Quantify approximation error and calibration of a PN Method¶

This notebook explains how to use the functions in probnum-evaluation to quantify the approximation error as well as the uncertainty calibration of the output of a probabilistic numerical method.

[1]:

from probnum import quad, diffeq
import numpy as np

np.random.seed(1)

[2]:

from probnumeval import multivariate, timeseries

One-dimensional example¶

The first example shall be Bayesian quadrature, which computes a probabilistic numerical solution of (e.g.) the integral

\[F = \int_0^\pi \sin(x) \,\text{d}x.\]

The true solution of this integral is \(F = 2.0\). Begin by setting the problem up.

[3]:

input_dim = 1
domain = (0, np.pi)

# Define the integrand
def f(x):
    return np.sin(x)


# True solution of \int_0^\pi sin(x) dx is 2.0
sol = 2.0

The solution of this integration problem is computed with probnum.quad (https://probnum.readthedocs.io/en/latest/public_api/quad.html). Let us only use few function evaluations, so the solution is sufficiently inaccurate and the covariance of the output will be \(\gg 0\).

### EXERCISE TASK 1
In the records, from the first line through the line containing "overturned truck [80, 86, 316, 208]", switch "incomplete" to "partial" and give those lines back with nothing else changed.

### EXCERPTED RECORDS
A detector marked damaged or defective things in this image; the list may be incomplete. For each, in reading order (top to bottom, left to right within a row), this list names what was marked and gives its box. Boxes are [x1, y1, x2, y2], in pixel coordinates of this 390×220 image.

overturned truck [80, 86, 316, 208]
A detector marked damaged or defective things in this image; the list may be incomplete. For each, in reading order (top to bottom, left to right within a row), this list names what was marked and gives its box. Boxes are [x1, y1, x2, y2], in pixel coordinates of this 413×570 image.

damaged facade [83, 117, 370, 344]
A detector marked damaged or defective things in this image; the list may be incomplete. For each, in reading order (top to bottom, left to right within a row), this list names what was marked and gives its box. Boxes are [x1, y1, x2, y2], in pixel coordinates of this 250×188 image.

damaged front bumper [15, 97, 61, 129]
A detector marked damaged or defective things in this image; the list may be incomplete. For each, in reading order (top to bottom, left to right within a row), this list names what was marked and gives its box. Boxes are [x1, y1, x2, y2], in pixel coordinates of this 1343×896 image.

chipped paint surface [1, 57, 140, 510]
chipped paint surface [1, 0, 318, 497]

### EXERCISE TASK 2
Retype the whole notebook page on quantifying the approximation error and calibration of a PN method, word for word.

### WRITTEN SOLUTION 1
A detector marked damaged or defective things in this image; the list may be partial. For each, in reading order (top to bottom, left to right within a row), this list names what was marked and gives its box. Boxes are [x1, y1, x2, y2], in pixel coordinates of this 390×220 image.

overturned truck [80, 86, 316, 208]

### WRITTEN SOLUTION 2
Quantify approximation error and calibration of a PN Method¶

This notebook explains how to use the functions in probnum-evaluation to quantify the approximation error as well as the uncertainty calibration of the output of a probabilistic numerical method.

[1]:

from probnum import quad, diffeq
import numpy as np

np.random.seed(1)

[2]:

from probnumeval import multivariate, timeseries

One-dimensional example¶

The first example shall be Bayesian quadrature, which computes a probabilistic numerical solution of (e.g.) the integral

\[F = \int_0^\pi \sin(x) \,\text{d}x.\]

The true solution of this integral is \(F = 2.0\). Begin by setting the problem up.

[3]:

input_dim = 1
domain = (0, np.pi)

# Define the integrand
def f(x):
    return np.sin(x)


# True solution of \int_0^\pi sin(x) dx is 2.0
sol = 2.0

The solution of this integration problem is computed with probnum.quad (https://probnum.readthedocs.io/en/latest/public_api/quad.html). Let us only use few function evaluations, so the solution is sufficiently inaccurate and the covariance of the output will be \(\gg 0\).